The Hidden Tools Behind Conversations

How do we build and strengthen relationships with others? The answer is through conversation.  During conversations, we learn about other people, their interests, their past, their values, and their dreams. Through multiple conversations, we discover mutual interests and possible desires to become closer to that person.

Conversations come in many different forms such as small talk, empathetic listening, talking about a shared experience, persuasive conversations, planning, and many more. In order to actively participate in conversing, one must demonstrate good Social Thinking®. It’s important to know how to demonstrate active listening skills through verbal and non-verbal cues. It’s essential to understand perspective-taking in order to detect hidden intentions of others. Self-awareness and self-monitoring skills must help one figure out when he or she is spending too much time talking about own interests and too little time talking about the other person and his/her interests.
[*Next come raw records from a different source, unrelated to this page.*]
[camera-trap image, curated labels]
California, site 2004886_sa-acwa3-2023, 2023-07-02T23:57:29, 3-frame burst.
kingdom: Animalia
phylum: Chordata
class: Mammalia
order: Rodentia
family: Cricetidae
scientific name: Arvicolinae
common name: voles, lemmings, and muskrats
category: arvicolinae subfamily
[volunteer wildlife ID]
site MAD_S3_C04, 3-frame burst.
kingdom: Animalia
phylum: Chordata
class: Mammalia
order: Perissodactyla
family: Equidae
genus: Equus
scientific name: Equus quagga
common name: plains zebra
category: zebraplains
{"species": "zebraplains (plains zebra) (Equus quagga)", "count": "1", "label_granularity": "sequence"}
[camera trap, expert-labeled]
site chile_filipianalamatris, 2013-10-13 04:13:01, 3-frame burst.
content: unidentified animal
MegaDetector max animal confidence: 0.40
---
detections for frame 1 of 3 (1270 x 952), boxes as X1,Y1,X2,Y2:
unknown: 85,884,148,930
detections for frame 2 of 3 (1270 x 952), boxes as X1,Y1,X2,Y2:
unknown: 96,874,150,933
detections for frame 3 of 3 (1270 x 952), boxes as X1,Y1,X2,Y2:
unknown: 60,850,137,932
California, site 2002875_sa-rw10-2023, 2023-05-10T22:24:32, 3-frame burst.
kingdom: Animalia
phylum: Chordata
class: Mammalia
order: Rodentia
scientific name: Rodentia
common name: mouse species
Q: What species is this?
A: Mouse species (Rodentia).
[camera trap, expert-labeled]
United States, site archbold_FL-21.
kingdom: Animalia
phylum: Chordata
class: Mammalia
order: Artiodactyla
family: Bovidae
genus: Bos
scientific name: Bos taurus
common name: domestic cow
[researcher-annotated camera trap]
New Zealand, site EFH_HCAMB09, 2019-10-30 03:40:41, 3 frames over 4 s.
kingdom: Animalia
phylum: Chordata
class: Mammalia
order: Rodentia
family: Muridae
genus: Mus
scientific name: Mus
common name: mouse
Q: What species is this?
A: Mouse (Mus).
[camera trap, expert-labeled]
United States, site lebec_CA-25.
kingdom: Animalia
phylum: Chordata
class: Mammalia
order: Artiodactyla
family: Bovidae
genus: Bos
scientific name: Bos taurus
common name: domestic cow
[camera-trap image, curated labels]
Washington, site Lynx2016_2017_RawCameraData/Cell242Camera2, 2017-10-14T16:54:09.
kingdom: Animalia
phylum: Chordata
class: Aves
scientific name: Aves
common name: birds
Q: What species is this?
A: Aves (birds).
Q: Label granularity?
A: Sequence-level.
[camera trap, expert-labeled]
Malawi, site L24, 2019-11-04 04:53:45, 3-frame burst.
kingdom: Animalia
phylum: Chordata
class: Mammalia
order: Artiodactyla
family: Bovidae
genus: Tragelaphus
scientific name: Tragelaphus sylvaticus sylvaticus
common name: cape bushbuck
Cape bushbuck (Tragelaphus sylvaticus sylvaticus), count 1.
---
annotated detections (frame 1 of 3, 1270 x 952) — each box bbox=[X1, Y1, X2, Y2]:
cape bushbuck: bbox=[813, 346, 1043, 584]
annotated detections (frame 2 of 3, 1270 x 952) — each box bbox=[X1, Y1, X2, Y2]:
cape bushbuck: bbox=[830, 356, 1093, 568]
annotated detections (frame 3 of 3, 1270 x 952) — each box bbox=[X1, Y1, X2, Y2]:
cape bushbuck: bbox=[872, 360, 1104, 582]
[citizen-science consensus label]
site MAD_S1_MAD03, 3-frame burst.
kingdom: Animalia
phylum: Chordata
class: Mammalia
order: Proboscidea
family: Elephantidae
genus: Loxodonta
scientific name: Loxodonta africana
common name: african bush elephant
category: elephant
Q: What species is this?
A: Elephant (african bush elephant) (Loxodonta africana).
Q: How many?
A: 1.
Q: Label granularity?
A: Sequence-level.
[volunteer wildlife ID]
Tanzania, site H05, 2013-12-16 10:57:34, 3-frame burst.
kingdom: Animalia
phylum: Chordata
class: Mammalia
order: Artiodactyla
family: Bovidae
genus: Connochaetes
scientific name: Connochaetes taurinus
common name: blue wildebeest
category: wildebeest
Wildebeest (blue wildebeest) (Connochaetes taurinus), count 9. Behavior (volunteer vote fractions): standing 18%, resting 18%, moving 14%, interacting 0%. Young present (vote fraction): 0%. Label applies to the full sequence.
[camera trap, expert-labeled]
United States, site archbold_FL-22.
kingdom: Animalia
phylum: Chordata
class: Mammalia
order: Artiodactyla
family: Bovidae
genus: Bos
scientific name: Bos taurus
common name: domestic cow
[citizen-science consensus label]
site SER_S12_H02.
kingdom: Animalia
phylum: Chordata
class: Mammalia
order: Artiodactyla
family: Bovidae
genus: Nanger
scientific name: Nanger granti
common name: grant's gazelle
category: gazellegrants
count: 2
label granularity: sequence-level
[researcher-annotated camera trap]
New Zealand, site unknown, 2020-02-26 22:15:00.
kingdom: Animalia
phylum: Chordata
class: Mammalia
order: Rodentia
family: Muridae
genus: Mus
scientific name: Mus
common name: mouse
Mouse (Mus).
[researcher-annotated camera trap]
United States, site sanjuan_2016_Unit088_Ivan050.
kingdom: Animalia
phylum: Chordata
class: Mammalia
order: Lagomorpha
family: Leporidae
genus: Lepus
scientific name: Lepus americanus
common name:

Having a conversation that is enjoyed by all participants requires each person to balance the amount of time focused on each other. Asking questions mostly highlights the conversational partner and linking comments often highlights one’s self.

Participating in conversations is like participating in an intricate dance with another person. It is essential to constantly read the other person’s moves, adjust your participation maintaining flexibility, and follow along with a set beat.

The following forms of conversational exchanges each spend time highlighting the different perspectives of each participant during a conversation:

Add-a-Thought:
You add a comment to the conversation about yourself. This comment is linked to what someone recently said.
Example: Friend 1: “I am swimming after school today.” Friend 2: “I take swimming lessons at the Y.”
Purpose: It allows you to talk about you. It also helps the conversation visit different topics over time.

Supporting Comment:
It exemplifies you are listening to what someone is saying through verbal or non-verbal statements.
Example:Cool,” “That sound like fun,”Uh-huh,” or smiles and head nods
Purpose: It lets the other person know you are listening and you have your brain in the group.

Asking Questions Following a Leading Comment:
A comment is made that leads you to ask a question to find out more about what the other person wants to say.
Example: Friend 1: “I am excited to get home today.” Friend 2: “What are you doing?”
Purpose: It makes you seem like you think about others and demonstrates good perspective taking skills. It makes people want to talk to you.